EXERCISE
Within the entries below, find each line containing the word "measured" and copy it.

RECORDS
----

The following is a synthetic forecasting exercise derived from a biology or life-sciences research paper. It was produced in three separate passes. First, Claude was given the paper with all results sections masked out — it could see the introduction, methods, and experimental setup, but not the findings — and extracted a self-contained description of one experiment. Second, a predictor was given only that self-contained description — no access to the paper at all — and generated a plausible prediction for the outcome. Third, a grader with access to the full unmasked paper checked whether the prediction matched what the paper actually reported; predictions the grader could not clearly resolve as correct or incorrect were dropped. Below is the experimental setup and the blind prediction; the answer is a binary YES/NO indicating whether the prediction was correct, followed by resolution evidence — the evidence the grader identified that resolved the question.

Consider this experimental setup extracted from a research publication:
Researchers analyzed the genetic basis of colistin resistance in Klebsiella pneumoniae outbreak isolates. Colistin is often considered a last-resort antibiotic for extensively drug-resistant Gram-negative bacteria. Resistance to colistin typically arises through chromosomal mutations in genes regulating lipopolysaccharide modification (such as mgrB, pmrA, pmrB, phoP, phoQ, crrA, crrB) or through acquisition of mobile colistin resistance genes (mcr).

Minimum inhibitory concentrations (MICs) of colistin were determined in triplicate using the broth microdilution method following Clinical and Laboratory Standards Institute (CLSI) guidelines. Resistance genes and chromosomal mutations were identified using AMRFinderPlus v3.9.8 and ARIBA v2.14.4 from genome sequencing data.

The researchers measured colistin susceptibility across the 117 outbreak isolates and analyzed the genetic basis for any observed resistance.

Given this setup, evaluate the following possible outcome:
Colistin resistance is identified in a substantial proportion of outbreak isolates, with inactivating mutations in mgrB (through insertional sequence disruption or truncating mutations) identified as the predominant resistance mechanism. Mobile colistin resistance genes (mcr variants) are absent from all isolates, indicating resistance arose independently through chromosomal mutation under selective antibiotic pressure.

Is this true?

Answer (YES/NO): NO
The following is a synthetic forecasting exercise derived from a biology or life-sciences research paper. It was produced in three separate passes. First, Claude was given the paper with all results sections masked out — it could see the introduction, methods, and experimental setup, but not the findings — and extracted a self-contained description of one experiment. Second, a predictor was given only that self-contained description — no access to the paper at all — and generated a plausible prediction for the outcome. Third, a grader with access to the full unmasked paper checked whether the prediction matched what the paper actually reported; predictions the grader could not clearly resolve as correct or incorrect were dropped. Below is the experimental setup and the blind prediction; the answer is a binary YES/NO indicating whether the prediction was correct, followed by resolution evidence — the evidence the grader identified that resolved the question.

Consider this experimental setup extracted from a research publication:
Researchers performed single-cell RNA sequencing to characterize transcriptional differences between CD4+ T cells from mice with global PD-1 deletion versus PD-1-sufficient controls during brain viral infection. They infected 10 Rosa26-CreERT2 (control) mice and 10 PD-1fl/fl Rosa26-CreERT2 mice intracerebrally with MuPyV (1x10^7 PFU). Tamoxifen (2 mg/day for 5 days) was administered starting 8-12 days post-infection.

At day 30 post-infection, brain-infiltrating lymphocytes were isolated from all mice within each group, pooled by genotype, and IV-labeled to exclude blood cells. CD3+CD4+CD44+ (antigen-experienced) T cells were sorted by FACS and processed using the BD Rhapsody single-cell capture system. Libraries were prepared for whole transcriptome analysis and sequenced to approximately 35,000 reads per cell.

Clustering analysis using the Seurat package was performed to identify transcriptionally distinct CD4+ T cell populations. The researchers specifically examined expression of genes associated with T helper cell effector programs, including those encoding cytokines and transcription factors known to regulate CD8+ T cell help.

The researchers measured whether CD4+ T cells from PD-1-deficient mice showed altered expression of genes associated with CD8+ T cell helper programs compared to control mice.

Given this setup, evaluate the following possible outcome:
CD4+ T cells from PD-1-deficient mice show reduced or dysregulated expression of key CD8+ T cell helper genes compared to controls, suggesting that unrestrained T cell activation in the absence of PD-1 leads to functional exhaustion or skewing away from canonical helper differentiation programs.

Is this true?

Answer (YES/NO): NO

----

PROBLEM SOLUTION
The researchers measured colistin susceptibility across the 117 outbreak isolates and analyzed the genetic basis for any observed resistance.
The researchers measured whether CD4+ T cells from PD-1-deficient mice showed altered expression of genes associated with CD8+ T cell helper programs compared to control mice.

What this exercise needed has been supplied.